● **ACTIVITY**
Find each row below that contains the string "labels", matching case, and copy those rows in full.
[Opening MATERIAL TO PROCESS section]
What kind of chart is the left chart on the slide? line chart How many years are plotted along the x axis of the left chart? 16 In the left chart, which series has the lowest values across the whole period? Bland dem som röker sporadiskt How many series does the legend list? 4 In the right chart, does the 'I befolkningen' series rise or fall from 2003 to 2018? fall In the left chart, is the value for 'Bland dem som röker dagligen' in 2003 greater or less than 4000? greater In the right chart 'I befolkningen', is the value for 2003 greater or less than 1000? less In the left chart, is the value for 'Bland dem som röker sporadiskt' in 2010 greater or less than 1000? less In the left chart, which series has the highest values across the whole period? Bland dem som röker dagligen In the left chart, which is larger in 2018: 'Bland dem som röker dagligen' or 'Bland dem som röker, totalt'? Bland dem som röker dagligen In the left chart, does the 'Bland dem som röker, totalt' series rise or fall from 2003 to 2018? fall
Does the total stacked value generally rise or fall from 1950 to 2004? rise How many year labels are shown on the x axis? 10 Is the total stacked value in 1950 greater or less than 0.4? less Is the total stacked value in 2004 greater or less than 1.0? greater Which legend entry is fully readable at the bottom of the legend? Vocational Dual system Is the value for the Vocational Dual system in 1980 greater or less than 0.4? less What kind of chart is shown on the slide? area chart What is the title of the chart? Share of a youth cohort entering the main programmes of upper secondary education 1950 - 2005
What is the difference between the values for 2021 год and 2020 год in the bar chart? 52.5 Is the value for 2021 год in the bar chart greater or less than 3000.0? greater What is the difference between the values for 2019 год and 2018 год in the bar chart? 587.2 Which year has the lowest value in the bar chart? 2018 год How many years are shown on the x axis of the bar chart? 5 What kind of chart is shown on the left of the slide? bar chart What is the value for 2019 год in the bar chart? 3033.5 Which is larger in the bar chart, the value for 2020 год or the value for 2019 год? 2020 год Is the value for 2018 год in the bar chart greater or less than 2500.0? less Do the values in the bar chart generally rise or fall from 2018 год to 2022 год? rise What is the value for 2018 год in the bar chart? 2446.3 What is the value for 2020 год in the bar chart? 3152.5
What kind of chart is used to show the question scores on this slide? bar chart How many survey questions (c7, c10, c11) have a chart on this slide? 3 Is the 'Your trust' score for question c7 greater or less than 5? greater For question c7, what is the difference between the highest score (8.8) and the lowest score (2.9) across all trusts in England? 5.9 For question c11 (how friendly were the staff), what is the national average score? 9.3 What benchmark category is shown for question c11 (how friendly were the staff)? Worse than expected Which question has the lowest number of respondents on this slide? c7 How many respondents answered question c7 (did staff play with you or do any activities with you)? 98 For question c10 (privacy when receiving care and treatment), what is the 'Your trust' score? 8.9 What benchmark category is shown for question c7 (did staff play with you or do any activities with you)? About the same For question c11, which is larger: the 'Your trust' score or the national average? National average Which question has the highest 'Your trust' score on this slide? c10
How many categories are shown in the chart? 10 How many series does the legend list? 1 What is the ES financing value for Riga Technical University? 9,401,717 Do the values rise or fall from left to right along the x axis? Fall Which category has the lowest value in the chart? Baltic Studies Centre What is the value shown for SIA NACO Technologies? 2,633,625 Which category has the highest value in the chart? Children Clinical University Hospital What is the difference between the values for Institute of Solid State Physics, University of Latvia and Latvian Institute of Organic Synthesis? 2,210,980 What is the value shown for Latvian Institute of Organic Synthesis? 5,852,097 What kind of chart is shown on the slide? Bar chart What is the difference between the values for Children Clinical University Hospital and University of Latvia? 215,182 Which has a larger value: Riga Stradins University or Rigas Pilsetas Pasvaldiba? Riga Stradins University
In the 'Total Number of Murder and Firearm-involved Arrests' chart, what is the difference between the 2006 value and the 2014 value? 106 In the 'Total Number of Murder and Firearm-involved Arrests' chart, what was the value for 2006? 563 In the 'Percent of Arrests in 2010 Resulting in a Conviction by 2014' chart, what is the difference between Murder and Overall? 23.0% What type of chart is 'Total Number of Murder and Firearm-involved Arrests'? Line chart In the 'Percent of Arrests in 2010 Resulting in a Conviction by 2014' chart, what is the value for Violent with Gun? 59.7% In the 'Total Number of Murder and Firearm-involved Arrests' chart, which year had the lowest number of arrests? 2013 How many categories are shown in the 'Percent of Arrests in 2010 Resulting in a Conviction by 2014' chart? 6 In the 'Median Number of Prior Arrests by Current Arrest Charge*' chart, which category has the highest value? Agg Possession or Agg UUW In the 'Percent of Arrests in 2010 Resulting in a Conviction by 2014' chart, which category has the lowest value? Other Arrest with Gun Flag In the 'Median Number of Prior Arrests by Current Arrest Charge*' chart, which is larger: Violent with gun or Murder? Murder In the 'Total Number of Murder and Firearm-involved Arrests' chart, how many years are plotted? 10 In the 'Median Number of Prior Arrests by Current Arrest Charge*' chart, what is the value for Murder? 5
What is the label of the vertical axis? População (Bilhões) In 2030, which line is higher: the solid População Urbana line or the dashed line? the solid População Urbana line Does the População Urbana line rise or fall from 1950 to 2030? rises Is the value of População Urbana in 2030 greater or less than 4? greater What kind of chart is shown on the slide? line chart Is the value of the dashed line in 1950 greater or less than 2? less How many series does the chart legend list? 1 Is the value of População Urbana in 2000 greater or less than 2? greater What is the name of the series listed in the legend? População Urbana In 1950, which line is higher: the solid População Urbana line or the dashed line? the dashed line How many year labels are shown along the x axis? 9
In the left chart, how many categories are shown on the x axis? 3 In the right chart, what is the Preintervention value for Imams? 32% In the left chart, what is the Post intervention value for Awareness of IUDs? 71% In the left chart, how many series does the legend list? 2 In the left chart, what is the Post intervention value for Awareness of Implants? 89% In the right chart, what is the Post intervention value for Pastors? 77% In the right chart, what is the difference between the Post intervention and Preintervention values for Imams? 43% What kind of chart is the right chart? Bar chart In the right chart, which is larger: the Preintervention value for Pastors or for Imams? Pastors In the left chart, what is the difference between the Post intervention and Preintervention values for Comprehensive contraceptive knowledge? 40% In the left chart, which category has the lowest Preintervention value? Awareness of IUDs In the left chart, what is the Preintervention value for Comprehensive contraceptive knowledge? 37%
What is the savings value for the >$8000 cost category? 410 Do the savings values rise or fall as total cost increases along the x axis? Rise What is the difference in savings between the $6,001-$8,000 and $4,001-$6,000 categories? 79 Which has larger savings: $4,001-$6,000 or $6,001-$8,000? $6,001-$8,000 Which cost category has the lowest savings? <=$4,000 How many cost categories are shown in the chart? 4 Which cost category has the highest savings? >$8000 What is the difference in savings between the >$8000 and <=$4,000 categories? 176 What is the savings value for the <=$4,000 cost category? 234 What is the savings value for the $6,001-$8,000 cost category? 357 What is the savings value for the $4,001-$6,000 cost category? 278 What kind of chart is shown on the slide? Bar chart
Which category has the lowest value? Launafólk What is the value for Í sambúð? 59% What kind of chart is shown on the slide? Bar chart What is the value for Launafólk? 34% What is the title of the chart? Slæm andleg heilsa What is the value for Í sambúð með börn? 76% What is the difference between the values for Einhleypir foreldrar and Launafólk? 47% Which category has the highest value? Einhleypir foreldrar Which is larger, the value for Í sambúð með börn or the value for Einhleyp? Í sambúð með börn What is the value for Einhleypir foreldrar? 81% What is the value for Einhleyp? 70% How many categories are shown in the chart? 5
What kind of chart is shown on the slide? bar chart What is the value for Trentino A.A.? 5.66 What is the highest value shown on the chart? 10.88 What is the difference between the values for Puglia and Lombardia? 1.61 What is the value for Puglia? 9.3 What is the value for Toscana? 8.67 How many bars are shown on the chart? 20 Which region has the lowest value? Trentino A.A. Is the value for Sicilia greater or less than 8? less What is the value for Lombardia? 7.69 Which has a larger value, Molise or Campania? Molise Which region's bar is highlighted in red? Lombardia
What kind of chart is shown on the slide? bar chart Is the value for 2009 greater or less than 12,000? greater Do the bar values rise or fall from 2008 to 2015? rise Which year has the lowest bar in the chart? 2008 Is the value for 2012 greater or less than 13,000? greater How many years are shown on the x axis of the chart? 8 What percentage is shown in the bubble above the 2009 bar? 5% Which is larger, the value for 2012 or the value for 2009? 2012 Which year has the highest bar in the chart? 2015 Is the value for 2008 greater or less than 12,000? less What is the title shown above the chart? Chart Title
[Closing MATERIAL TO PROCESS section]
● **TASK SOLUTION**
Does the total stacked value generally rise or fall from 1950 to 2004? rise How many year labels are shown on the x axis? 10 Is the total stacked value in 1950 greater or less than 0.4? less Is the total stacked value in 2004 greater or less than 1.0? greater Which legend entry is fully readable at the bottom of the legend? Vocational Dual system Is the value for the Vocational Dual system in 1980 greater or less than 0.4? less What kind of chart is shown on the slide? area chart What is the title of the chart? Share of a youth cohort entering the main programmes of upper secondary education 1950 - 2005
What is the label of the vertical axis? População (Bilhões) In 2030, which line is higher: the solid População Urbana line or the dashed line? the solid População Urbana line Does the População Urbana line rise or fall from 1950 to 2030? rises Is the value of População Urbana in 2030 greater or less than 4? greater What kind of chart is shown on the slide? line chart Is the value of the dashed line in 1950 greater or less than 2? less How many series does the chart legend list? 1 Is the value of População Urbana in 2000 greater or less than 2? greater What is the name of the series listed in the legend? População Urbana In 1950, which line is higher: the solid População Urbana line or the dashed line? the dashed line How many year labels are shown along the x axis? 9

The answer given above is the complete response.